Without the images, print every line of the material below exactly as given.

--------

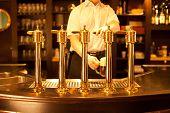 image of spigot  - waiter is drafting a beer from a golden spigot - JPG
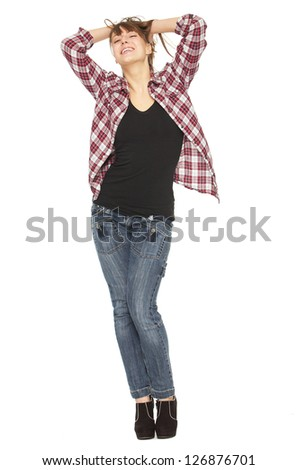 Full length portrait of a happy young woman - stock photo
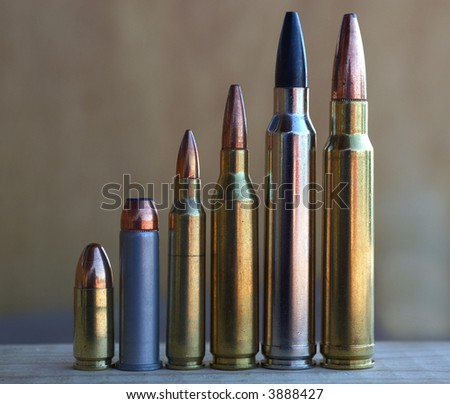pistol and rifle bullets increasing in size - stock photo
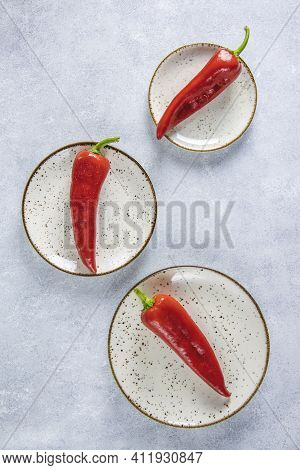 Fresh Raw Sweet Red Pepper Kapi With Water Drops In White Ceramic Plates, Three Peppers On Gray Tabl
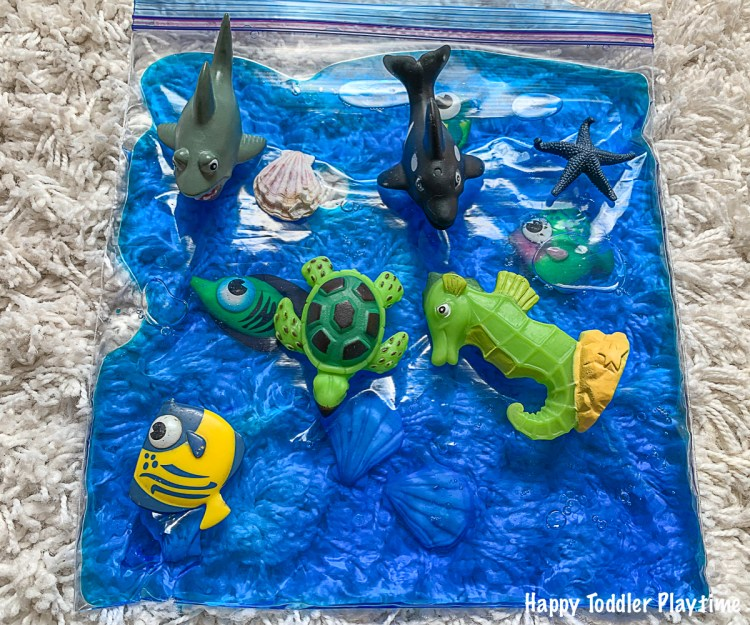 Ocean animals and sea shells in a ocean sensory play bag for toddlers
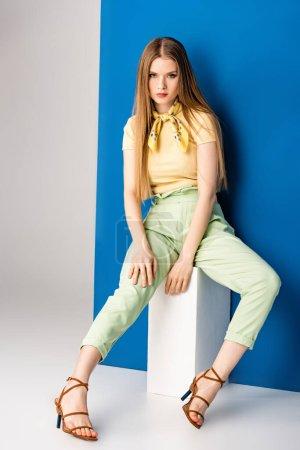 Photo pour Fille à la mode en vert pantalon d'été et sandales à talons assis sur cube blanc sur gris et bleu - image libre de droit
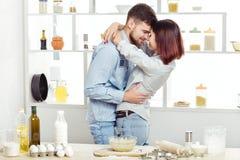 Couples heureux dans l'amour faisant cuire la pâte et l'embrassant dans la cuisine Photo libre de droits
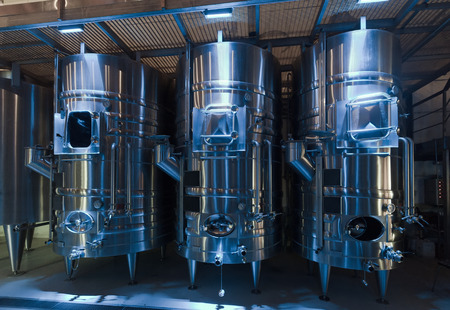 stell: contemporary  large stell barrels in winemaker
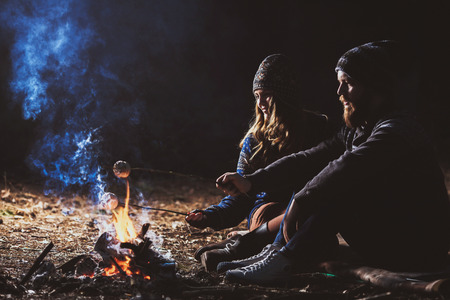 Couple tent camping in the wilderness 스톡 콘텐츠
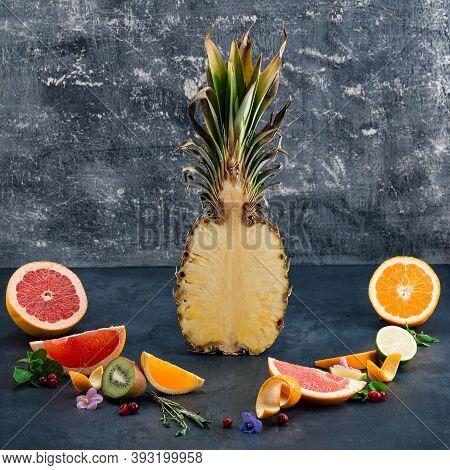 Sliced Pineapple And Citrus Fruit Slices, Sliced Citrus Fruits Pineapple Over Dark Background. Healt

--------

* **FINISHED EXERCISE**:
 image of spigot  - waiter is drafting a beer from a golden spigot - JPG
 Full length portrait of a happy young woman - stock photo
pistol and rifle bullets increasing in size - stock photo
 Fresh Raw Sweet Red Pepper Kapi With Water Drops In White Ceramic Plates, Three Peppers On Gray Tabl
 Ocean animals and sea shells in a ocean sensory play bag for toddlers
 Photo pour Fille à la mode en vert pantalon d'été et sandales à talons assis sur cube blanc sur gris et bleu - image libre de droit
 Couples heureux dans l'amour faisant cuire la pâte et l'embrassant dans la cuisine Photo libre de droits
 stell: contemporary  large stell barrels in winemaker
 Couple tent camping in the wilderness 스톡 콘텐츠
 Sliced Pineapple And Citrus Fruit Slices, Sliced Citrus Fruits Pineapple Over Dark Background. Healt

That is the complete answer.